By Bill Bradshaw – It’s said that ‘In the absence of fact…we tell ourselves stories.’ On April 1st, news broke that Wladimir Klitschko would return to the ring on a DAZN three fight deal worth a reported £92M. He would launch his comeback, we were told, in Kiev on May 25th against an unnamed opponent and that alone should have raised red flags. After a 2yr layoff, it was highly unlikely that Wlad would take a 6 week training camp and still promote such a bout but, then again, it was April 1st. The fact that boxing fans ate it up was merely a sign of the hunger in the game for the threat that a fit and conditioned Klitschko could, possibly, bring. But there is no smoke without fire and I wonder just how much of an April fools prank that article actually was.
Tom Loeffler of K2 Promotions recently stated that Klitschko was considering a genuine DAZN offer and was interested in a return if a bout with Wilder was on offer. In response, Team Wilder, stated that they were willing to offer Wlad a title crack on the condition he took ‘a tune up bout or two.’ I suspect that the April 1st article was a way of testing the water for such scenario, a straw poll of sorts to gauge the interest of fight fans for the potential return of the 43yr old former king. The reaction was overwhelmingly positive, and the excitement was wonderfully real.
For those who would look to Joshua, Wilder and Fury as the helmsmen of a great new wave in the heavyweight division, I would point out that the era of Tyson, Lewis and Holyfield is still fresh in the memories of many and the era of the Klitschko brothers has only recently ended…if it has ended at all. The dominance of Wlad and Vitali was tainted only by the lack of opposition whereas the 80’s and 90’s saw the aforementioned Tyson, Lewis and Holyfield mix it up to the backdrop of stiff competition from Mercer, Tua, Morrisson, Golota, a young Briggs and the hugely underrated Bowe. Tough and thrilling bouts that endure the test of time.
The next few weeks will see Wilder share a ring with a deeply boring Dominic Breazeale, Joshua face off with a very mediocre Jarrell Miller and Fury clown out the rounds in a showdown with the unheralded Tom Schwarz.
Wilder and Joshua won’t get it on, Joshua is avoiding Fury and Fury is ducking a rematch with Wilder…a triangle of travesty that is acceptable only to the promoters who grease their palms with the profits. Dillian Whyte is skulking around another title crack, refusing to face Ortiz on the grounds that he’s over the hill and avoiding Usyk as ‘no one’s ever heard of him.’ Povetkin has spiralled down the rankings following a very notable performance against Joshua and that suits just about everyone bar Povetkin as he is still a serious threat to the contenders even at 39. Sadly, nobody wants to fight anybody, and the boxing world is screaming out for a fighter that simply can’t be overlooked. Wladimir Klitschko, even at 43, is that fighter.

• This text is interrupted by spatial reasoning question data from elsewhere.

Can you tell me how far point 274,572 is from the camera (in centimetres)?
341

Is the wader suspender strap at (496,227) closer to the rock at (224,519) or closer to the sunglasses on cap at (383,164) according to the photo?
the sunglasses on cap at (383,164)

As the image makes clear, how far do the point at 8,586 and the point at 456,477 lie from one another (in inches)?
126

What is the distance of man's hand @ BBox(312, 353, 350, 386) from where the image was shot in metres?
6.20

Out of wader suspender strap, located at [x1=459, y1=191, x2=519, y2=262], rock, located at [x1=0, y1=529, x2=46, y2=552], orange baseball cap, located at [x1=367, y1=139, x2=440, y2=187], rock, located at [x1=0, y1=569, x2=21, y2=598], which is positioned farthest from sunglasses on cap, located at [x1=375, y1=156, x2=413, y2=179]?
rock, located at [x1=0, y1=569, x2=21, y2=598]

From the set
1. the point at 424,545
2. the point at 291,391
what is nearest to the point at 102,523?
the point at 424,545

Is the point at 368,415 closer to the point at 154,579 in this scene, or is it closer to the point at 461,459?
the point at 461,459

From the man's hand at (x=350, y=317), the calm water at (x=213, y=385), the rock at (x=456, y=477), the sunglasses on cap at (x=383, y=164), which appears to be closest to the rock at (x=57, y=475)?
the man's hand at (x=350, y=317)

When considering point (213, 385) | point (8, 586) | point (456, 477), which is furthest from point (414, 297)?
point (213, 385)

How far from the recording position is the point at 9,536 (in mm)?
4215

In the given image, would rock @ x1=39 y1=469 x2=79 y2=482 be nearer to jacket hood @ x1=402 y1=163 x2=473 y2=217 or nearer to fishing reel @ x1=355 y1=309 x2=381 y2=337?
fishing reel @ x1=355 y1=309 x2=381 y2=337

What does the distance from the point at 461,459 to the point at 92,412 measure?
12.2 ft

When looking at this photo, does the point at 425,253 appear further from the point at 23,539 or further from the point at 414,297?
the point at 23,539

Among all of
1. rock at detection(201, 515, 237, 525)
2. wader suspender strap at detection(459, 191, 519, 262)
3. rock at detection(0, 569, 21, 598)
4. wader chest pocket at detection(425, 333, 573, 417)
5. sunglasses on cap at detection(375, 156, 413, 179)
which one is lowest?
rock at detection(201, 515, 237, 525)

Wlad had been out of the ring for almost 18 months when he fought Joshua. He returned without a warm up bout and put in a monster performance against the young champion. To put that into perspective, Fury came off a 2yr lay-off and engaged in a sweat waltz with a 39yr old cruiserweight, Sefer Seferi, who is ranked 50 in the world according to Boxrec. One has to wonder how Klitschko might have fared against AJ had he taken a tune up when it was Dr Steelhammer’s engine that failed in the end. It was a noble way to go, if indeed he is gone. I suspect that he’s genuinely considering his options at this time and a bout with the fiercely powerful but technically limited Wilder must be appealing to him. Should he decide his day is well and truly done, then we may look to Oleksandr Usyk as someone who might just bring a much-needed excitement to a division stuck firmly in the mud.